I need her to be okay but she hasn’t been, she’s been in emotional pain, pretending to everyone that she’s strong enough to cope with what happened to her but no one could. They fucking destroyed her over and over and that taints the soul, how could we just expect her to get over it. She was hurting herself, my soul was weeping for her. I need to help her heal and to do that I need to help myself. I was also self-harming in a manner of speaking, escaping the pain through medicating myself on narcotics. I was still just as broken up over everything that happened and never really processed it all.
I nod then pull him over to the edge of the room as the doc and Slicer make arrangement for Blue’s admission.
Cade looks at me, his expression full of worry when he senses my despair. “I need help, Cade. I need you to do me a favor.”
3 MONTHS LATER
I EMBRACE ABBY IN A
quick hug and she pushes at my shoulder and swipes a stray tear.
“I’ll look out for you on the radio.” She laughs.
“I’ll be sending you concert tickets and you can come visit me some time yeah?” I kick at her shoe and she tries to smile through her sorrow for seeing me leave.
Abby was a teen starlet turned adult drug dependent mess. She was here for her sixth stay and we struck up a connection when she brought me some of her bottled water, warning me not to drink from the faucets in this place. We quickly became friends and I had kind of took up the big brother role with her in here.

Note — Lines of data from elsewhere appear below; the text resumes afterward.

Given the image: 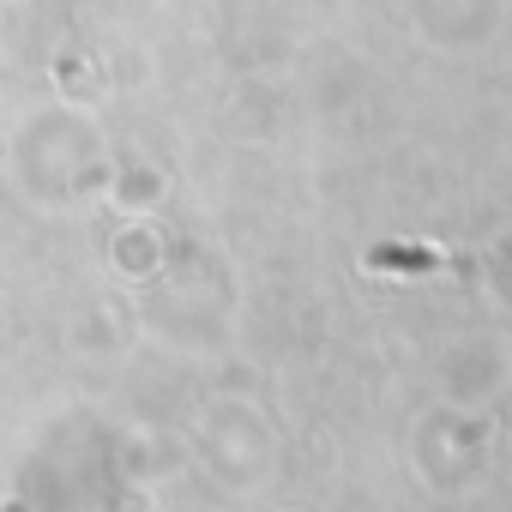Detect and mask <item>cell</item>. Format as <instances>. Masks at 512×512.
Listing matches in <instances>:
<instances>
[{
  "instance_id": "1",
  "label": "cell",
  "mask_w": 512,
  "mask_h": 512,
  "mask_svg": "<svg viewBox=\"0 0 512 512\" xmlns=\"http://www.w3.org/2000/svg\"><path fill=\"white\" fill-rule=\"evenodd\" d=\"M368 272H398V278L452 272V278H464L470 260H452V253H434V247H374V253H368Z\"/></svg>"
}]
</instances>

The Brent Manor was a private and off the map ‘resort’ for the rich and famous fuck ups. The rooms were comfortable but this place was no joke, they locked you inside the compound for the entire length of your stay voluntary or not. Once you gave them that power you become theirs to fix and get clean, and for the ones who wanted to get better and heal it worked like for me but for admitted patients like Abby, it was a revolving door. This is what I needed, I desired to know how to cope with life with out living it on a high. Blue needed a man who was strong enough to deal with his own demons so he could help her battle her own. It was so fucking tough walking away from that hospital knowing she was so close I could touch her, smell her. She needed more than me though and as hard as that is to accept, it was truth.
The counseling in here really helped me, there is no judgment, no pressure and I was able to be just Jenson the man rather than Jenson lead singer of Beneath Innocence and I was hoping she was getting the same from her therapy sessions. They taught me coping mechanisms for when the nightmares slipped into my waking hours. The first few weeks were agony and I questioned my own willpower hourly but I made it through. My skin was back to a healthy color and I didn’t feel constantly nauseous. You tend to eat more in a place like this to escape boredom so I had put on a few healthy pounds, filling my face back out so I didn’t look gaunt. TV’s and cells weren’t permitted, so you are literally isolated to deal with your problems. I wasn’t even allowed visitors for the first thirty days. All my band members, Cade and Faye were waiting for me on the first day of visitation and I nearly fucking cried when I saw the love they had for me. We were a family and I had let them down but I was fixing that now and they were proud of me and like a real family should, they forgave me and loved me despite what a dick I’d been. I asked Kimberly to visit me and apologised to her for how I treated her and told her how amazing she was, and that the right man for her would never have dragged her down with him like I did. She cried and told me she always knew I didn’t love her because I made that clear what we were and would ever be before ever starting up something with her. It was nice to clear the air and like with everything she was cool and hugged me, telling me she had no regrets and wishes the best for me.